# Project 1A: Ridge Regression
---

This notebook is supposed to be used to provide the solution to the project 1A of the module Introduction to Machine Learning 2019.

---


## Environmental Set-Up

Hereinafter the required libraries are loaded.

In [0]:
import pandas as pd
import numpy as np
import seaborn as sn
import sklearn as sl
import datetime
import matplotlib.pyplot as plt
from sklearn.datasets import load_wine
from sklearn import svm
from sklearn.model_selection import train_test_split
from sklearn.pipeline import make_pipeline
from sklearn.model_selection import ShuffleSplit
from sklearn import preprocessing
from sklearn.model_selection import cross_val_score
from sklearn.model_selection import GridSearchCV
from sklearn.pipeline import Pipeline
from sklearn.linear_model import LinearRegression
from sklearn.linear_model import Ridge
from sklearn.metrics import mean_squared_error
from sklearn.metrics import make_scorer
from sklearn.model_selection import KFold

%matplotlib inline
sn.set_context('notebook')
%config InlineBackend.figure_format = 'retina'

---

## Load in the data

We first load the data into the temprorary cloud storage provided by the Google Colab environment.

In [2]:
from google.colab import files

uploaded = files.upload()

for fn in uploaded.keys():
  print('User uploaded file "{name}" with length {length} bytes'.format(
      name=fn, length=len(uploaded[fn])))


---
## Project 1A

The following section now solves the project 1A of the Introduction to Machine Learning course 2019. It is assumed that the environment is set and the train and test data is already loaded.

---

### Formatting the data

Although the data is loaded we format it to have it in the handy pandas dataframe format.

In [3]:
# Get train data
train = pd.read_csv('train.csv', index_col=0)
train.head()

In [4]:
train.shape

In [5]:
'''
Get sample prediction file format.
Sample predictions will be simply replaced with the ones obtained from the
custom model.
''' 

submission = pd.read_csv('sample.csv', header=None)
submission.head()

In [0]:
X_train = train.iloc[:, 1:]
y_train = train.iloc[:, 0]

----

### EDA

Since this problem is a regression problem for simplicity we will use a linear regression model.
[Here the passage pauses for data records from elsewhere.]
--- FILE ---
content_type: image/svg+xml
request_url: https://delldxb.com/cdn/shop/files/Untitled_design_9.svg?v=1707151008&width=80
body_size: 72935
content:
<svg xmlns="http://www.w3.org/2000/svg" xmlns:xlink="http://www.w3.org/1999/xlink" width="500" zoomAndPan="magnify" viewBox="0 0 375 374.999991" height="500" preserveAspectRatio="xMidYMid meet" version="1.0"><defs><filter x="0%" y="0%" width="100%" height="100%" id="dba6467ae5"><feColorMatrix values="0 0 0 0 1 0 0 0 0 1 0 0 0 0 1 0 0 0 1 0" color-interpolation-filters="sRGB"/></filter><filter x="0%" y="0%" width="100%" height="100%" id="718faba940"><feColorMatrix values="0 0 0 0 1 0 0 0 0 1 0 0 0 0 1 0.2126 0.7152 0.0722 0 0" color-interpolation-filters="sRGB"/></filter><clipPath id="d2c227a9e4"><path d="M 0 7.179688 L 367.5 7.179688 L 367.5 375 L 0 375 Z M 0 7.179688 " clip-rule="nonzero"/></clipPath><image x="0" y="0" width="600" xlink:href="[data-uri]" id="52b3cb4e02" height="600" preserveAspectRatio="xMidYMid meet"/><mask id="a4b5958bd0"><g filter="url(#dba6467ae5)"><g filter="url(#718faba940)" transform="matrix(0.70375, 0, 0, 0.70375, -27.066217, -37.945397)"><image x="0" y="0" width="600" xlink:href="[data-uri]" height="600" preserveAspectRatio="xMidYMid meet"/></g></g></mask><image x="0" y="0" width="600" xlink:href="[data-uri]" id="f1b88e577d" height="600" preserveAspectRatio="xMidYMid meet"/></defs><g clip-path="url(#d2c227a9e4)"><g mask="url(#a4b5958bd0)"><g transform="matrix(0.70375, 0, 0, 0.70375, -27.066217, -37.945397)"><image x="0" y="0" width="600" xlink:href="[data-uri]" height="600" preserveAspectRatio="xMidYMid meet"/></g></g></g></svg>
Because of the invariance of that model to the scale of the data, we do not to standardize it. The fact, that we have only 10 features also does not require much feature reduction. Nonetheless, we inspect the data first for multicollinearity of the features.

In [7]:
corr = X_train.corr()
print(X_train.shape)

f, ax = plt.subplots(figsize=(10, 8))
ax.set_title("Heatmap of the correlation structure")
sn.heatmap(
    corr,
    mask=np.zeros_like(corr, dtype=np.bool),
    cmap=sn.diverging_palette(220, 10, as_cmap=True),
    square=True,
    ax=ax)
plt.subplots_adjust(bottom=0.25)
plt.show()

We see that there exist no strong correlation strucutre betwen the feautures. Hence, and especially because of the task description we should consider all of them recalling the fact that we have only 10 features for 10'000 samples.

---

### Model Fitting and Selection

We now perform the model fitting in the procedure dictated by the task that is 10 fold crossvalidation with a preset set of regularization parameters.

In [0]:
# Set pipeline
RR = Ridge(fit_intercept=False)
pip = Pipeline(steps=[('RR', RR)])

# Define GridSearch parameter
param_dict = {'RR__alpha':[0.1, 1, 10, 100, 1000]}

In [0]:
# Define the scoring function
def rmse(y, y_pred, random_state=1234):
  RMSE = mean_squared_error(y, y_pred)**0.5
  return(RMSE)
rmse_scorer = make_scorer(rmse, greater_is_better=False)

In [25]:
# Run GridSearch
clf = GridSearchCV(pip, param_dict, cv=KFold(n_splits=10, random_state=1234), 
                   scoring=rmse_scorer)
clf.fit(X_train, y_train)

print('Mean CV test score: ')
print(clf.cv_results_['mean_test_score'])
print(' ')
print('Std CV test score: ')
print(clf.cv_results_['std_test_score'])
print(' ')
print('Best estimator parameter: ')
print(clf.best_params_)

We get the desired RMSE reported as their negatives as the above mean CV test scores.
We are not interested in using the optimal parameter, but only in the reported mean validation errors and hence we are good to go to construct our submission file.

---

### Submission


In [26]:
rmses = -1*clf.cv_results_['mean_test_score']
print(rmses)

submission.iloc[:,0]= rmses
submission.head()

---

## Export data

We now use the API of Google Colab to download our submission file in the desired csv format. That's it. We are done.

In [0]:
from google.colab import files

ts = str(datetime.datetime.utcnow())
ts = ts.replace(' ', '_')
fname = 'rmse_pred_'+ts+'.csv'

with open(fname, 'w') as f:
  submission.to_csv(f, float_format='%.64f', index=False, header=False)

files.download(fname)